Borstkanker

Soorten borstkanker

Borstkanker wordt onderverdeeld in aantal categorieën:

  • Een voorstadium heet ductaal carcinoom in situ (DCIS) (in situ = nog ter plaatse). Hierbij is de tumor beperkt tot de melkgangen en is niet doorgegroeid in het omgevende weefsel. Op een mammografie is deze afwijking zichtbaar onder de vorm van verkalkingen : microcalcificaties.
  • Bij een invasieve kanker zijn de kwaadaardige cellen door de melkgang gegroeid. Ze kunnen dan losraken en via lymfe of het bloed door het lichaam verspreid worden. Het type borstkanker dat ontstaat in de melkgang wordt ductaal carcinoom genoemd. Dit is de meest frekwente vorm van borstkanker : in 80 % van de gevallen gaat het om een ductaal carcinoom (IDA).
  • Bij 20% van de vrouwen met borstkanker ontstaat de borstkanker in de kleine melkklier, op het einde van de melkgang. Dit wordt het lobulair carcinoom (ILA) genoemd.voorkomt, heet melkklierkanker of invasief lobulair carcinoom (ILA).
  • De ziekte van Paget is een zeldzaam type borstkanker in het gebied van de tepel. Dit wordt gekenmerkt door jeuk, schilferigheid op en rond de tepel.
  • Een ander zeldzaam type borstkanker is mastitis carcinomatosa. Dit betekent dat de huid rood en warm en gezwollen is, lijkend op een borstontsteking.
  • De anatoom-patholoog kijkt na welke gradering de tumor heeft. We maken een onderscheid tussen graad I (goed gedifferentieerd), graad II (matig gedifferentieerd) en graad III (weinig gedifferentieerd) tumoren.

Uitzaaiingen

Ook via het bloed kunnen kankercellen zich verspreiden: dan ontstaan uitzaaiingen in de lever, de longen of de botten.
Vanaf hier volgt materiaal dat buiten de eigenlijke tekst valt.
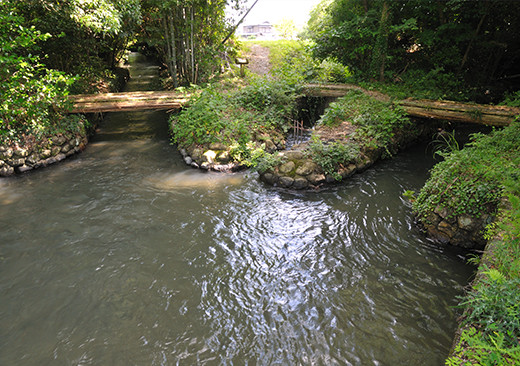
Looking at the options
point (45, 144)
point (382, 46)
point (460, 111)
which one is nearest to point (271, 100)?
point (382, 46)

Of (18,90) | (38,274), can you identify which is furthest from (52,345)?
(18,90)

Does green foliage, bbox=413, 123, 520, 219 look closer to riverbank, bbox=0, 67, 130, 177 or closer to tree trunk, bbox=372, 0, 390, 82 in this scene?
tree trunk, bbox=372, 0, 390, 82

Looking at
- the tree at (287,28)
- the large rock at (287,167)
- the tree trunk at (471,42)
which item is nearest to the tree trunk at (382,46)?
the tree trunk at (471,42)

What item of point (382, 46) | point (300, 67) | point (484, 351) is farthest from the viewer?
point (300, 67)

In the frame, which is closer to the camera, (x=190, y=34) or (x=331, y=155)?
(x=331, y=155)

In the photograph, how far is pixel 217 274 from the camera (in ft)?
16.5

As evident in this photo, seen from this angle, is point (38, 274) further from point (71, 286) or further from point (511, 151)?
point (511, 151)

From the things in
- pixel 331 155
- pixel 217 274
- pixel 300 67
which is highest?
pixel 300 67

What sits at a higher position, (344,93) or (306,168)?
(344,93)

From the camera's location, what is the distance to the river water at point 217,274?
151 inches

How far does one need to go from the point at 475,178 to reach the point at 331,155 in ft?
10.8

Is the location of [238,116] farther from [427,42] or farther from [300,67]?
[427,42]

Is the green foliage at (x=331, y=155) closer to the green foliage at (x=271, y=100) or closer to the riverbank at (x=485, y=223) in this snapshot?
the riverbank at (x=485, y=223)

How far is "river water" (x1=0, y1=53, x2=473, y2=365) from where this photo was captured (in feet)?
12.6
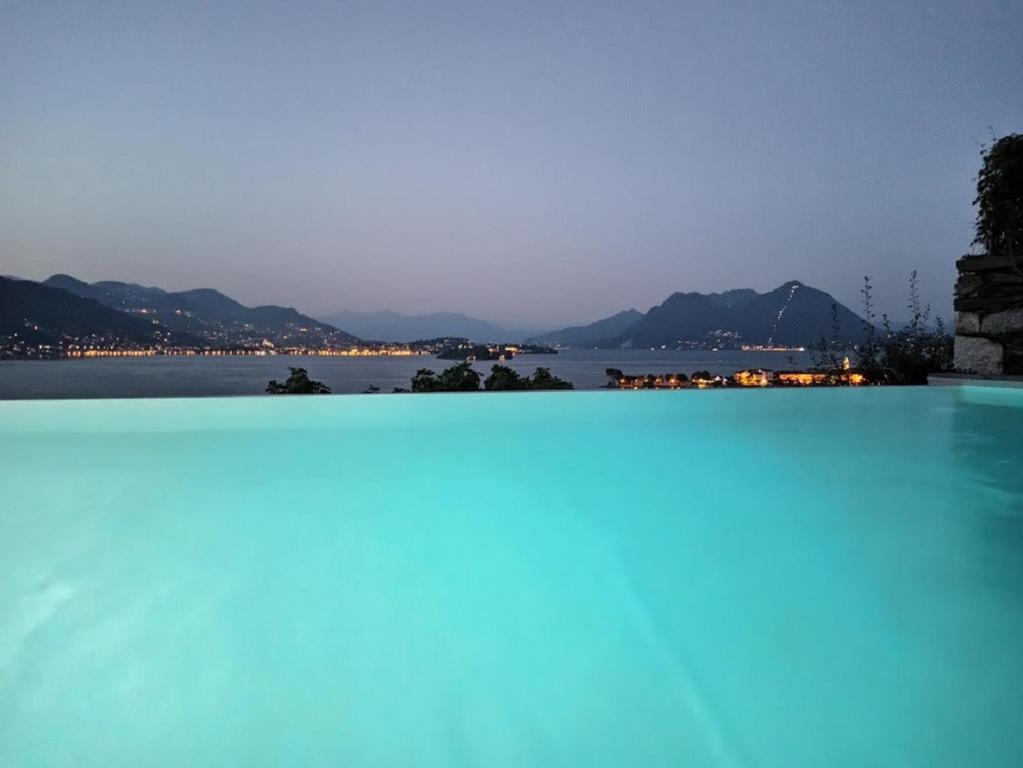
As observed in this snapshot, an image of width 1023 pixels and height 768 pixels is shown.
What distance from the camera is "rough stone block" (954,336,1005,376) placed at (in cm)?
610

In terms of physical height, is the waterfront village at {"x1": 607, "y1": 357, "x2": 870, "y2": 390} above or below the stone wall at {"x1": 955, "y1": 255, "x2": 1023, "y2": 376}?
below

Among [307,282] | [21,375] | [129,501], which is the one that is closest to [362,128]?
[21,375]

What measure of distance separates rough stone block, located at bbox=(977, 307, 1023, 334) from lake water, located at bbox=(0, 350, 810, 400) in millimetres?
2336

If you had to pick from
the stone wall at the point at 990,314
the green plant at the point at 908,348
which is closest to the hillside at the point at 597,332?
the green plant at the point at 908,348

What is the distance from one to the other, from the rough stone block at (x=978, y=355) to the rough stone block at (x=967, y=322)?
0.07 meters

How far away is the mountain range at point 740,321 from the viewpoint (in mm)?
8545

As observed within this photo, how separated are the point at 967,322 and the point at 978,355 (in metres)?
0.31

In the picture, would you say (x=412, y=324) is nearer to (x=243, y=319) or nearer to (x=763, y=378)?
(x=243, y=319)

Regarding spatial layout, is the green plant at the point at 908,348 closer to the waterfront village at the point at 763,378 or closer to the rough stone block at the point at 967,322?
the waterfront village at the point at 763,378

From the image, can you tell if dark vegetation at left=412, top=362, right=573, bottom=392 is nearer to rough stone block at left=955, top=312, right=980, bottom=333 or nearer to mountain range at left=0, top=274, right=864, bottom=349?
rough stone block at left=955, top=312, right=980, bottom=333

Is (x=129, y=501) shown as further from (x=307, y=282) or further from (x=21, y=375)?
(x=307, y=282)

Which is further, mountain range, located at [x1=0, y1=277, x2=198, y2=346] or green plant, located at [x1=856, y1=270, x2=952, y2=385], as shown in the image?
mountain range, located at [x1=0, y1=277, x2=198, y2=346]

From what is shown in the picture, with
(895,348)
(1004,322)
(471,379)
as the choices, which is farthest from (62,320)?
(1004,322)

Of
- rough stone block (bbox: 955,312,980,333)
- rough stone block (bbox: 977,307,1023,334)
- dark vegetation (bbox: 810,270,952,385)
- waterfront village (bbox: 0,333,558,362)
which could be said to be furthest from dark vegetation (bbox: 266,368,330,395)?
rough stone block (bbox: 977,307,1023,334)
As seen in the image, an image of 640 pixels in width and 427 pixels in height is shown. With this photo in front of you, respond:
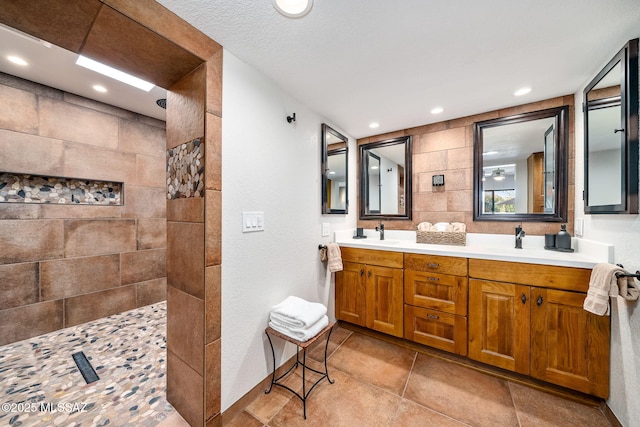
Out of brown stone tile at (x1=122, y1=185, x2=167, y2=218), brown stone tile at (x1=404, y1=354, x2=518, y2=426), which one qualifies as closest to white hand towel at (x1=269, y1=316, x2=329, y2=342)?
brown stone tile at (x1=404, y1=354, x2=518, y2=426)

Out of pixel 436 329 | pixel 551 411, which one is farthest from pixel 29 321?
pixel 551 411

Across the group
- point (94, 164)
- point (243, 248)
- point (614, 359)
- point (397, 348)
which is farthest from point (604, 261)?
point (94, 164)

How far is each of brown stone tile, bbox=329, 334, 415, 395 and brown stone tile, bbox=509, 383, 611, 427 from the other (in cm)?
70

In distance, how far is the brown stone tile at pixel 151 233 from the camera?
2.84 m

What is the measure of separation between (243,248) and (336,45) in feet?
4.44

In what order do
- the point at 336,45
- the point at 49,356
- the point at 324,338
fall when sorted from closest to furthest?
the point at 336,45 < the point at 49,356 < the point at 324,338

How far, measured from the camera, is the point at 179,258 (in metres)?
1.43

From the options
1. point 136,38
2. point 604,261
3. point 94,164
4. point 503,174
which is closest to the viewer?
point 136,38

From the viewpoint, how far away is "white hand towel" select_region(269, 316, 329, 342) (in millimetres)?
1503

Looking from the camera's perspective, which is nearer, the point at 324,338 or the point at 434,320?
the point at 434,320

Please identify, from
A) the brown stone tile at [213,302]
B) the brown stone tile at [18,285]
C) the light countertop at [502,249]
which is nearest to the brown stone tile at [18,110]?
the brown stone tile at [18,285]

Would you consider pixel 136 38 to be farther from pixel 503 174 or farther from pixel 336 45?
pixel 503 174

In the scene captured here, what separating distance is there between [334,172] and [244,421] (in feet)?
6.98

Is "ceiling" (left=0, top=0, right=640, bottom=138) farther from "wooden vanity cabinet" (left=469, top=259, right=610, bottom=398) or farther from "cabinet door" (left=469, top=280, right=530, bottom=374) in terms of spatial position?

Bij verspreiding van kankercellen via de lymfe kunnen de lymfeklieren aangetast worden. Bij borstkanker gaat de eerste uitzaaiing vaak naar de lymfeklieren in de oksel aan de kant van de aangetaste borst. Van daaruit kunnen kankercellen zich door het lichaam verspreiden.

Receptoren

Hormoonreceptoren

Op de buitenzijde van de cel zijn er herkenningspunten aanwezig. De vrouwelijke hormonen (oestrogenen en progesterone) kunnen zich binden op deze punten (=receptoren) en op die manier de cel aanzetten tot groei. De tumor wordt ‘ER-positief’ genoemd als het receptoren heeft voor het hormoon oestrogeen. De tumor wordt ‘PR-positief’ genoemd als het receptoren heeft voor het hormoon progesterone. Deze tumoren zijn hormoonafhankelijke tumoren en reageren goed op een behandeling met een antihormonale behandeling. Dit zijn geneesmiddelen die de receptoren blokkeren voor de hormonen zodat ze hun werking niet meer kunnen uitoefenen. Ofwel kunnen de geneesmiddelen de hoeveelheid hormonen die in het lichaam gemaakt worden verlagen.

Borstcellen die geen receptoren bezitten op de buitenzijde worden hormoonnegatieve tumoren genoemd. Het geven van medicatie heeft dan weinig zin.

HER2-receptoren

Er zijn nog andere receptoren die de groei van de kankercel kunnen stimuleren. HER2-receptoren zijn in feite eiwitten (of antigenen) die zich op de celwand bevinden. Deze receptoren kunnen geblokkeerd worden door HER2-antilichamen. Zo wordt de groeistimulerende werking van deze receptoren geblokkeerd. Hiervoor wordt antilichaamtherapie gebruikt in de behandeling ((Herceptine®)

Triple negatieve borsttumoren

Dit zijn tumoren die geen hormoonreceptoren of HER2 receptoren hebben. Zij komen niet in aanmerking voor een behandeling met hormoontherapie of Herceptine®.

Andere receptoren

Nieuwe wetenschappelijke inzichten hebben tot de ontdekking geleid van nieuwere receptoren. Hiervoor worden nieuwe medicaties gebruikt, deels nog in studieverband maar ook deels in de praktijk.